Abstract
Objectives: The concept of Chemical Coping proposes that patients suffering from chronic pain might utilize their pain medication to ameliorate coexisting distressful emotional states. Primary objective of this study was the preliminary evaluation of the German version of the Chemical Coping Index (CCI-D) in 80 patients with somatoform diseases as well as the development and evaluation of a short-scale.

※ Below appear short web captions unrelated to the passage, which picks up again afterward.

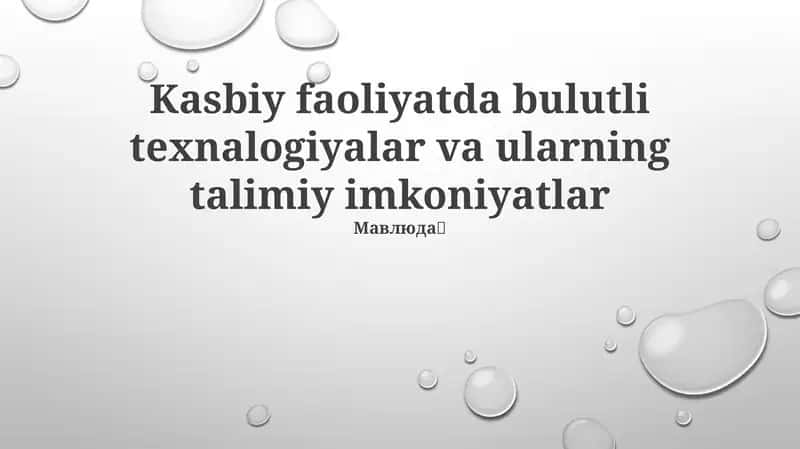 Kasbiy faoliyatda bulutli texnalogiyalar va ularning talimiy imkoniyatlar 1
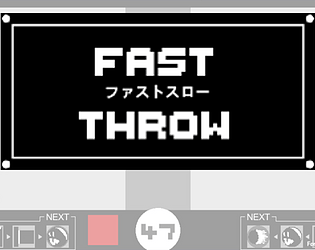 FAST THROW
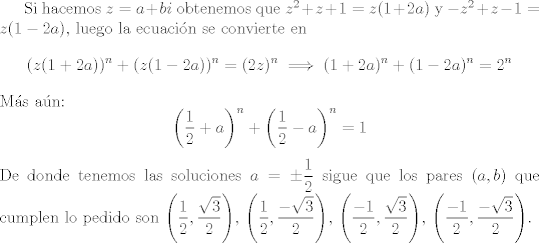 TEX: Si hacemos $z=a+bi$ obtenemos que $z^2+z+1=z(1+2a)$ y $-z^2+z-1=z(1-2a)$, luego la ecuacin se convierte en $$(z(1+2a))^n + (z(1-2a))^n = (2z)^n\implies (1+2a)^n+(1-2a)^n=2^n$$ Ms an: $$\left(\dfrac{1}{2}+a\right)^n+\left(\dfrac{1}{2}-a\right)^n=1$$ De donde tenemos las soluciones $a=\pm\dfrac{1}{2}$ sigue que los pares $(a,b)$ que cumplen lo pedido son $\left(\dfrac{1}{2}, \dfrac{\sqrt{3}}{2}\right)$,  $\left(\dfrac{1}{2}, \dfrac{-\sqrt{3}}{2}\right)$,  $\left(\dfrac{-1}{2}, \dfrac{\sqrt{3}}{2}\right)$,  $\left(\dfrac{-1}{2}, \dfrac{-\sqrt{3}}{2}\right)$.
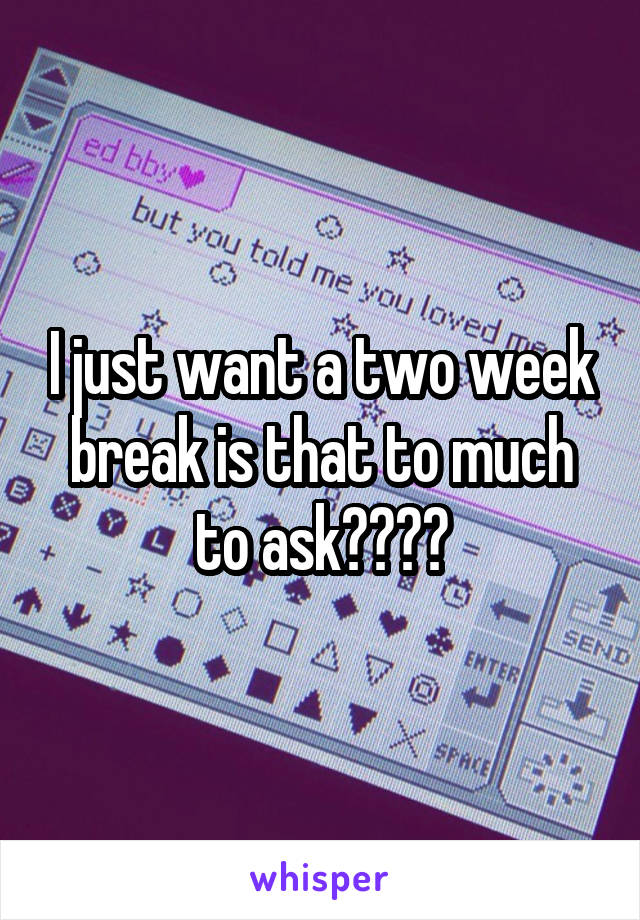 I just want a two week break is that to much to ask????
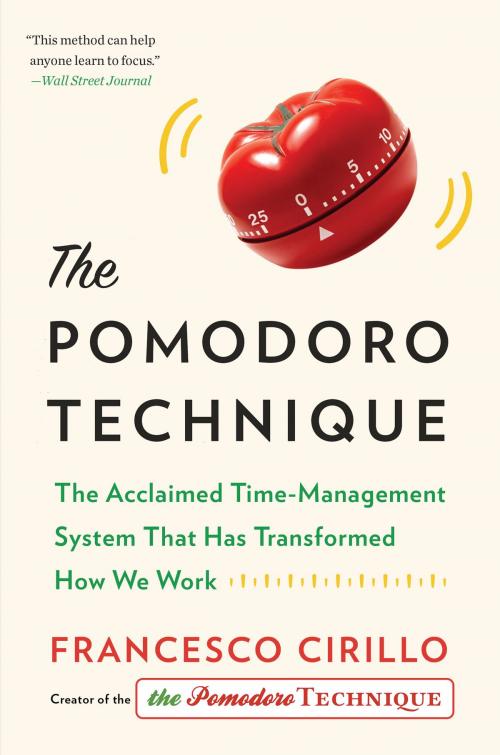 Cover of the book The Pomodoro Technique by Francesco Cirillo, The Crown Publishing Group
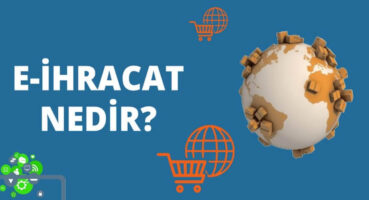E-İhracat Nedir, E-İhracat Nasıl Yapılır?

Methods: The psychometric properties of the CCI-D were tested via item analysis and reliability analysis (Cronbach's coefficient alpha). To evaluate the short-scale of the CCI-D item analysis, reliability analysis, confirmatory factor analysis and concurrent correlation analysis were performed.
Results: The scale structure of the original version of the CCI could not be replicated distinctly. The CCI-D12 was highly reliable (α = 0.92), explained 51% of variance and showed plausible values in confirmatory modell-fit-indices. Chemical Coping was significantly correlated with an increased intake of pain medication (P ≪ 0.01), defiance of medical intake instructions (P ≪ 0.01), and highly associated with experienced withdrawal symptoms (P ≪ 0.001), fear (P ≪ 0.05), hypochondria (P ≪ 0.01), psychosocial distress (P ≪ 0.001), and alexithymia (P ≪ 0.001). Patients did not differ significantly in somatization and pain disability.
Conclusion: The German short-scale CCI-D12 is a reliable and valid instrument assessing patterns of chemical coping and misuse of pain medication.